Concernant les étapes restantes, il sera donc question, en 2024, du remplacement des 2 lignes de conditionnement de pots de yaourts (après remplissage) existantes — d’un rendement de 2×2000 pots par heure — au profit d’une seule ligne cadencée à 16 000 pots/h. Une ligne bien entendue intégralement automatisée visant à réduire « la pénibilité du travail ». Et pour 2025, dernière étape de cette feuille de route, il sera question du complet remodelage de la chaine de production des bouteilles de type Yop, incluant la mise en place d’un système de bouchon solidaire, afin de faire un pas de plus vers la préservation environnementale.

Par cette machine, le plastique est gonflé pour produire une bouteille creuse produite toutes les 12 secondes
Ces billes de plastique importées vont servir à la confection des bouteilles de yaourt à boire Yop

 

 

 

 

 

 

 

Résultat final de ce plastique soufflé et de mise en bouteille du produit.

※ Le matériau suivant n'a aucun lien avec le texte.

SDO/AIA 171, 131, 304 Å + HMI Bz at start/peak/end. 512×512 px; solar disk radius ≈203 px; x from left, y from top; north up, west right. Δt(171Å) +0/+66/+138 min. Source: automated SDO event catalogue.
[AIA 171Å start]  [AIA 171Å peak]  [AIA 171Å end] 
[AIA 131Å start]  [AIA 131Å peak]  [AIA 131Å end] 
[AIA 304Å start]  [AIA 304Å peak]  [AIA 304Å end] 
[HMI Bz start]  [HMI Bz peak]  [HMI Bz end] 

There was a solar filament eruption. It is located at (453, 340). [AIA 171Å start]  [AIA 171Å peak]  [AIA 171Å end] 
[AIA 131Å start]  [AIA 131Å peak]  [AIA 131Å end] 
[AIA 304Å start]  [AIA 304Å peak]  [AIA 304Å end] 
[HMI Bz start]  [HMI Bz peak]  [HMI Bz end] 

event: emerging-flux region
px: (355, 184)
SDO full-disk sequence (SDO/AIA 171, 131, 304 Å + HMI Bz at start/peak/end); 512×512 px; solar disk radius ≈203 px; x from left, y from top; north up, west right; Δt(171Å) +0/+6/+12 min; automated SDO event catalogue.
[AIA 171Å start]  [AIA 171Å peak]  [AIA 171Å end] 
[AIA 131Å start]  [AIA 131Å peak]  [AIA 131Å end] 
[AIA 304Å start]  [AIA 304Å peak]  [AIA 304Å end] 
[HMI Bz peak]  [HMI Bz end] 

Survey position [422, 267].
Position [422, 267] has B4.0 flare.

Cette édition, spéciale trentième anniversaire a été élaborée par les étudiants en Art graphique du Lycée de Lumières de Kawéni
D’ici peu, le remplacement de ces 2 lignes de pots, comprenant des parties manuelles, notamment en fin de chaine, seront remplacées par une seule plus performante et entièrement automatisée

Et c’est pas fini ! 

Dans sa volonté, à la fois de satisfaire la légitime appétence de ses actionnaires, et d’amortir les frais actuels déjà sortis, Emmanuel Clerc avance en prudente intelligence, graduellement parlant, avec toutefois un objectif noble bien précis, dans les proches années à venir, qui est celui d’amorcer le processus d’une baisse drastique du coût de production de ses yaourts et, par conséquent, celui de vente, en faveur des portefeuilles les plus modestes. En somme, je modernise ma chaine de production pour un meilleur rendement global et c’est par ce rendement que je pourrai fluidifier ma distribution et donc réduire mes coûts. Et pour des performances aussi liées au stockage et à la fluidité de circulation, il n’est pas exclu, dans la tête du dit directeur, d’envisager des alternatives telles que des entrepôts frigos en divers lieux de notre territoire ainsi que l’implantation d’une seconde laiterie délocalisée.

Après pasteurisation (chauffé à 72°C pendant 15 secondes) et ensemencement (refroidissement et maintient à une température comprise entre 42,5 et 43°C et introduction des ferments lactiques), le lait mis en pot fermé sera maintenu au chaud pendant près de 3h à cette même température pour laisser les ferments agir et transformer le contenu en yaourt

 

C’est donc dans une perspective déjà entre-dessinée à horizon 2030 que nous laissons Emmanuel Clerc et ses équipes s’affairer autour de ces grands chantiers en cours et à venir, avec tout de même une légère inquiétude quant au volet hydrique et la crise que nous connaissons actuellement… Une crise pour laquelle le discours du directeur se veut on ne peut plus clair : « Quand il n’y aura plus d’eau, il n’y aura plus de yaourts ! « … D’ici là, niveau danse de la pluie, n’y allons pas, ni par 4 chemins, ni avec le dos de la cuillère ! Soyons conscients, économes et (naïvement) confiants et croisons les doigts pour les prochains mois.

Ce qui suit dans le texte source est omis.